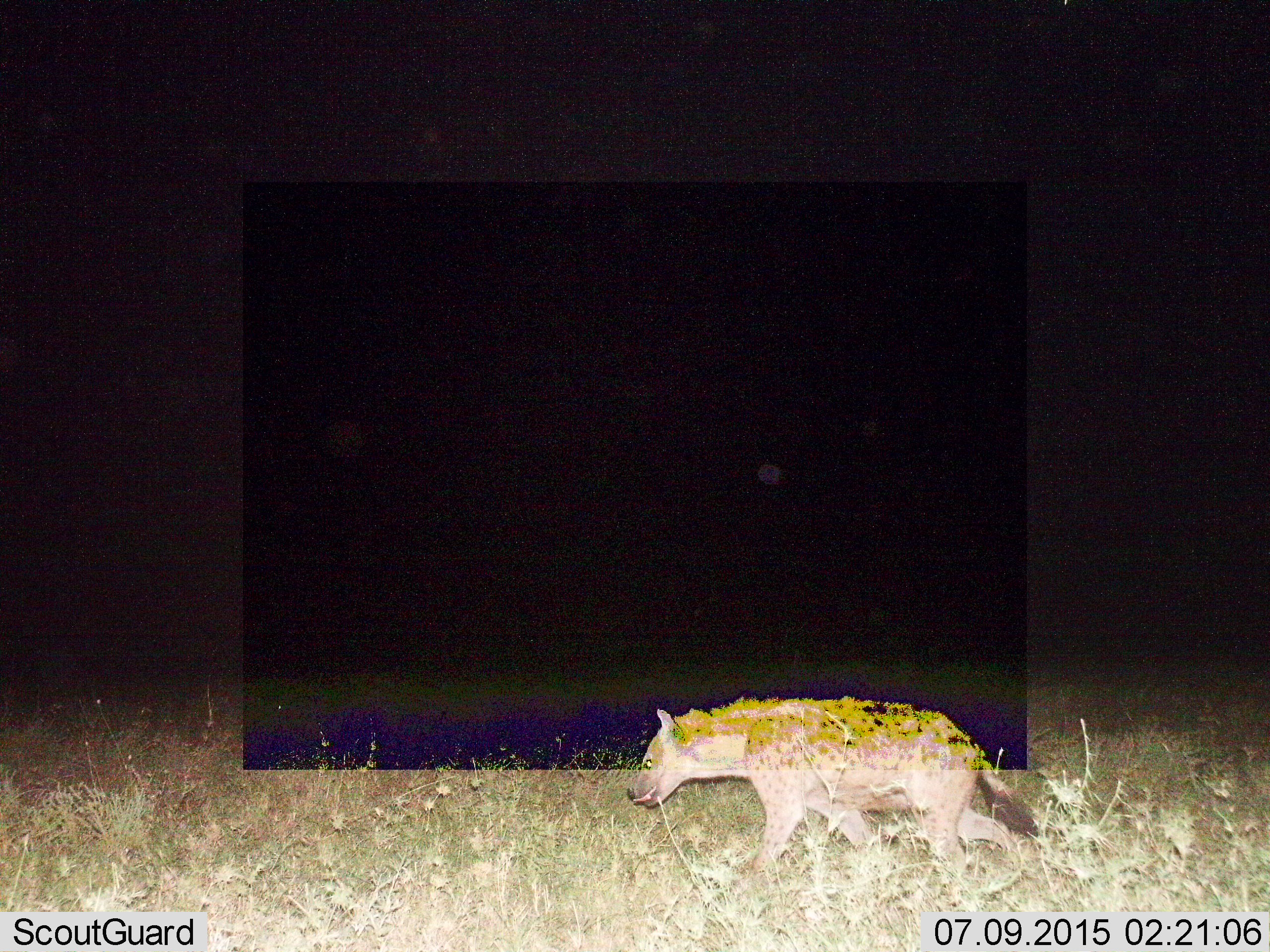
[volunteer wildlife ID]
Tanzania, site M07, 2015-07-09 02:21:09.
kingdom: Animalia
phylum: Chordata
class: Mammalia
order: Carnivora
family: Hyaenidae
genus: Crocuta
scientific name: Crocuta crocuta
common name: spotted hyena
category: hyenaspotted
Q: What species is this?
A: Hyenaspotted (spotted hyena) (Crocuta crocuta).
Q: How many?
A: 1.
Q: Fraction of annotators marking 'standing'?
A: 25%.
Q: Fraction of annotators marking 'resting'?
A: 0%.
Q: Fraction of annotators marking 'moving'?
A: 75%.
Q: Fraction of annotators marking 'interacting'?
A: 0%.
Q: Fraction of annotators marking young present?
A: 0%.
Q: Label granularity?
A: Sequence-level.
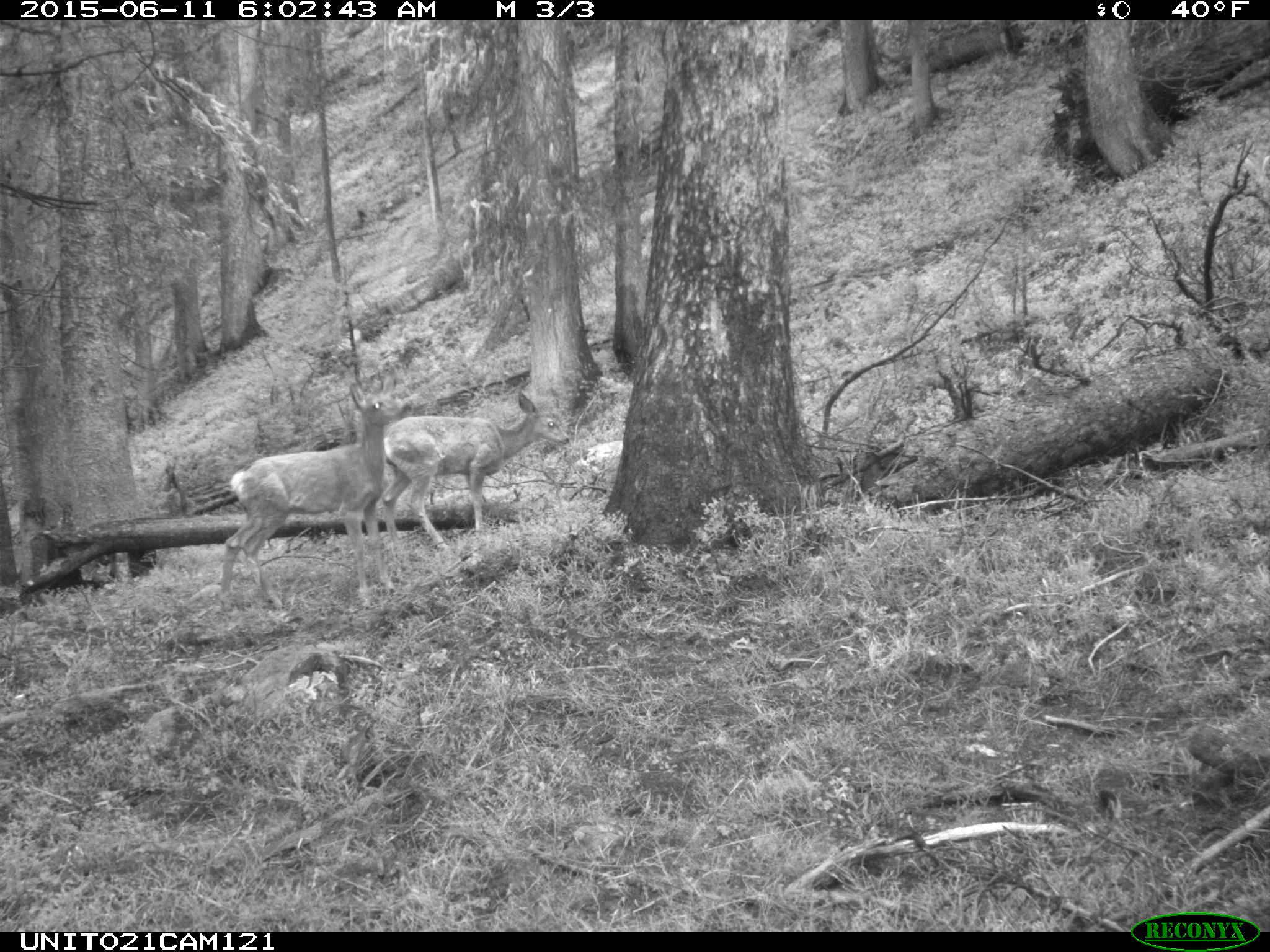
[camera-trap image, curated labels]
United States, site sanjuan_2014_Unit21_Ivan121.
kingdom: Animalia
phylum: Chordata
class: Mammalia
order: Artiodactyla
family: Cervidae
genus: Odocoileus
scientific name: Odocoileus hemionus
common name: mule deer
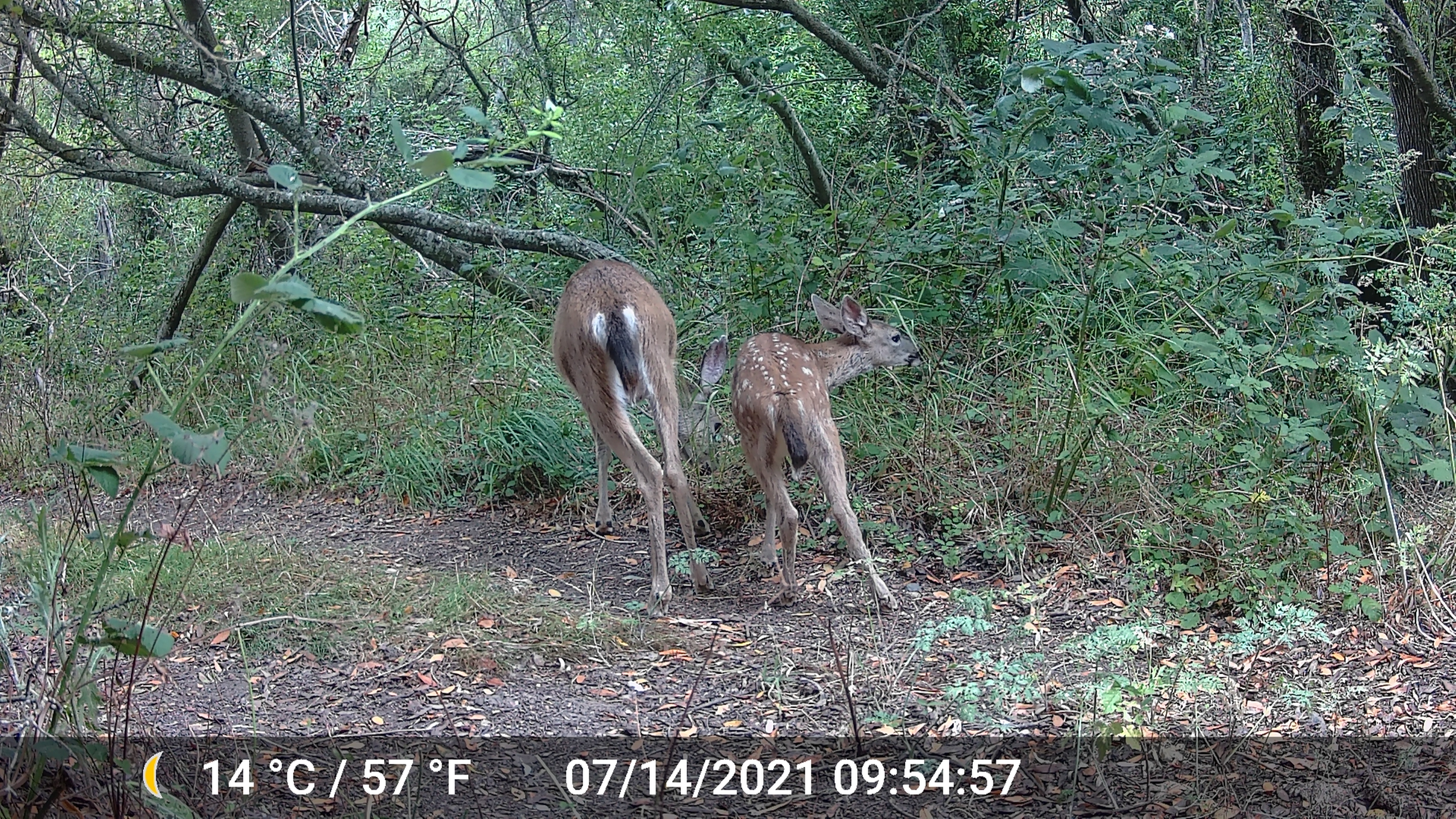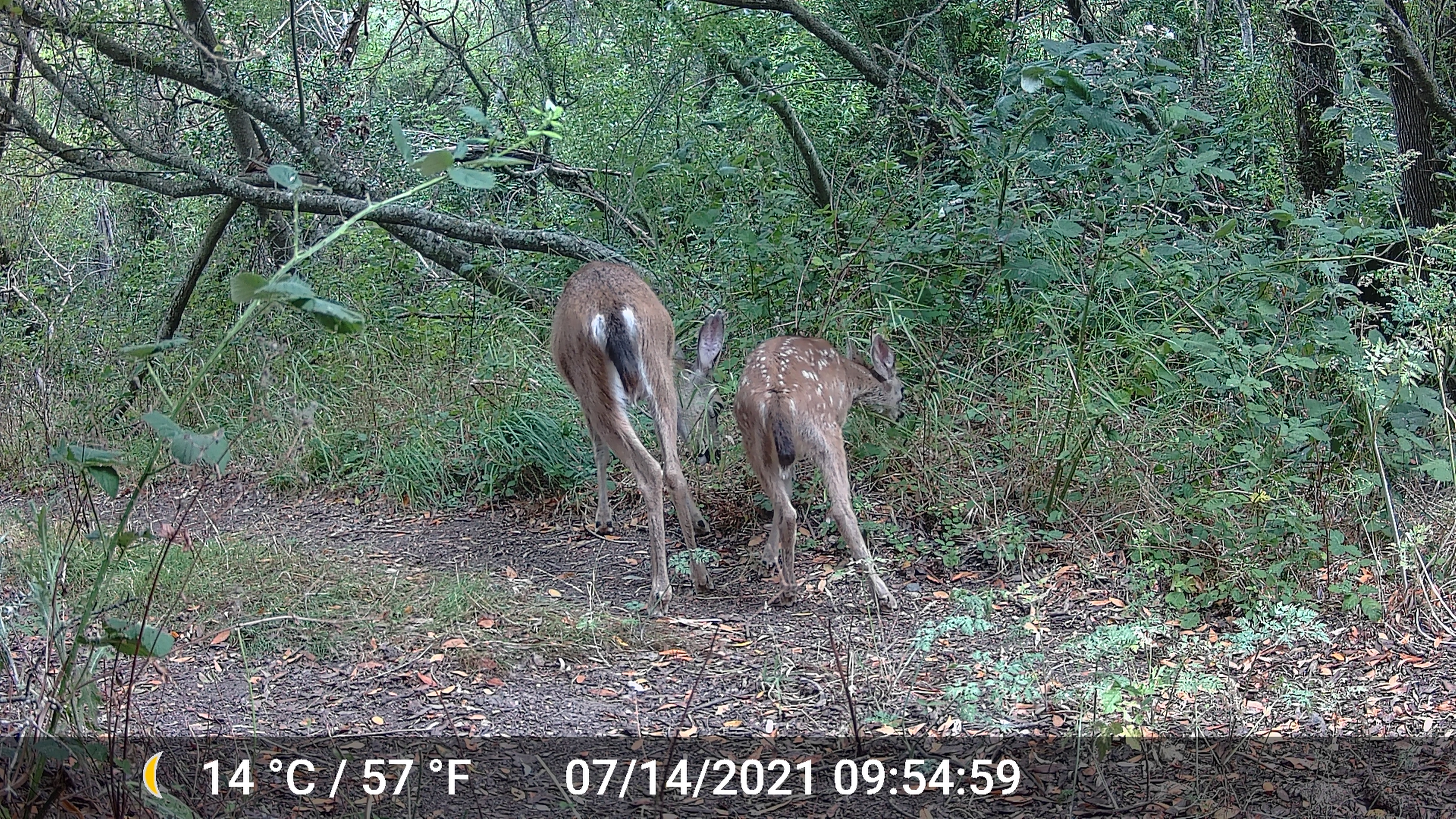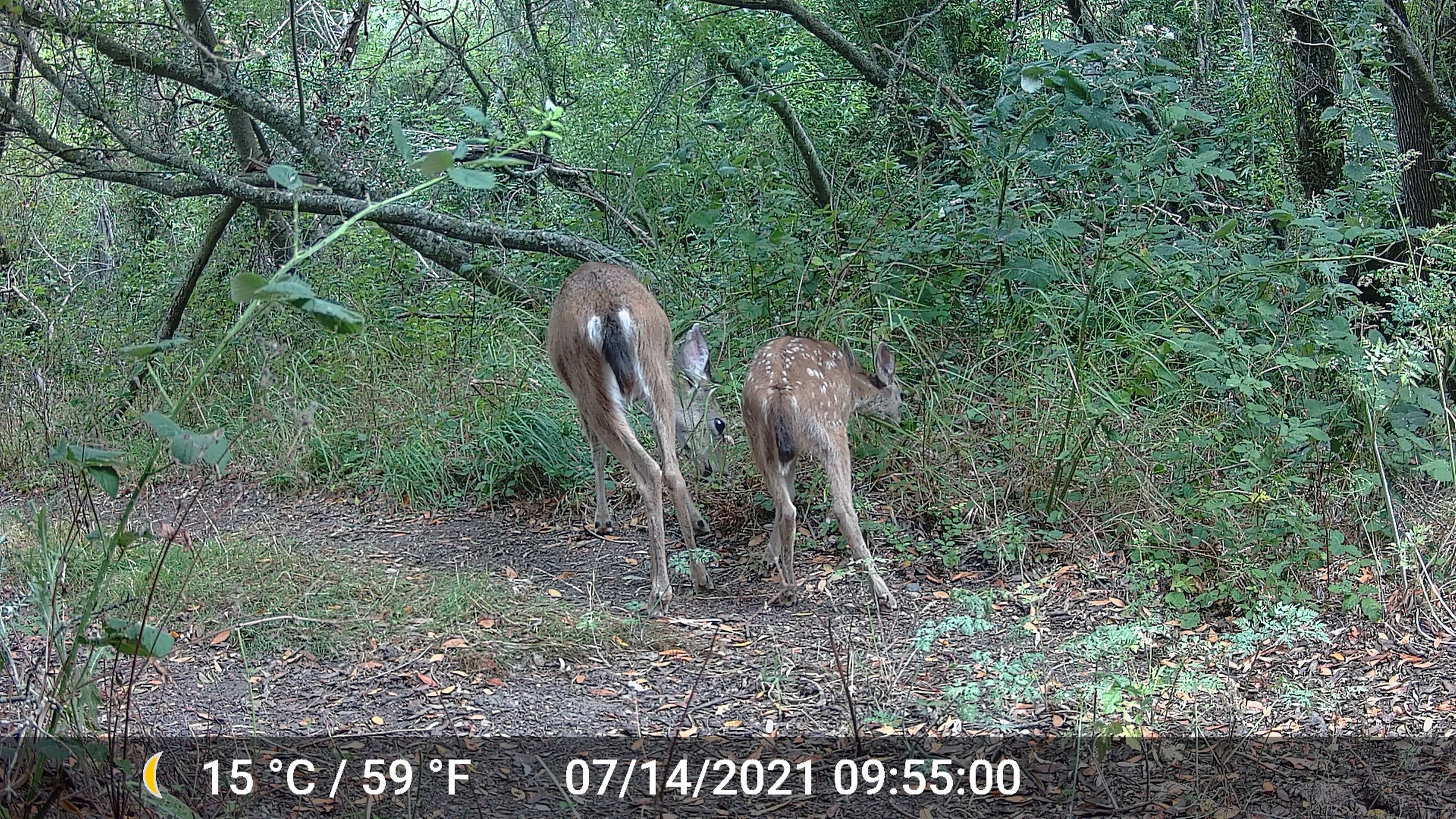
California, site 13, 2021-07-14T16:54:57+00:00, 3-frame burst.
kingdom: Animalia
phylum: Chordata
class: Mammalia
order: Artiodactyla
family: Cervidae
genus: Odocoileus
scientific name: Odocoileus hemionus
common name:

§ Exercise objective
From the first line to the last, give the data again exactly, but without pictures.

§ Result for this exercise
[volunteer wildlife ID]
Tanzania, site M07, 2015-07-09 02:21:09.
kingdom: Animalia
phylum: Chordata
class: Mammalia
order: Carnivora
family: Hyaenidae
genus: Crocuta
scientific name: Crocuta crocuta
common name: spotted hyena
category: hyenaspotted
Q: What species is this?
A: Hyenaspotted (spotted hyena) (Crocuta crocuta).
Q: How many?
A: 1.
Q: Fraction of annotators marking 'standing'?
A: 25%.
Q: Fraction of annotators marking 'resting'?
A: 0%.
Q: Fraction of annotators marking 'moving'?
A: 75%.
Q: Fraction of annotators marking 'interacting'?
A: 0%.
Q: Fraction of annotators marking young present?
A: 0%.
Q: Label granularity?
A: Sequence-level.
[camera-trap image, curated labels]
United States, site sanjuan_2014_Unit21_Ivan121.
kingdom: Animalia
phylum: Chordata
class: Mammalia
order: Artiodactyla
family: Cervidae
genus: Odocoileus
scientific name: Odocoileus hemionus
common name: mule deer
California, site 13, 2021-07-14T16:54:57+00:00, 3-frame burst.
kingdom: Animalia
phylum: Chordata
class: Mammalia
order: Artiodactyla
family: Cervidae
genus: Odocoileus
scientific name: Odocoileus hemionus
common name:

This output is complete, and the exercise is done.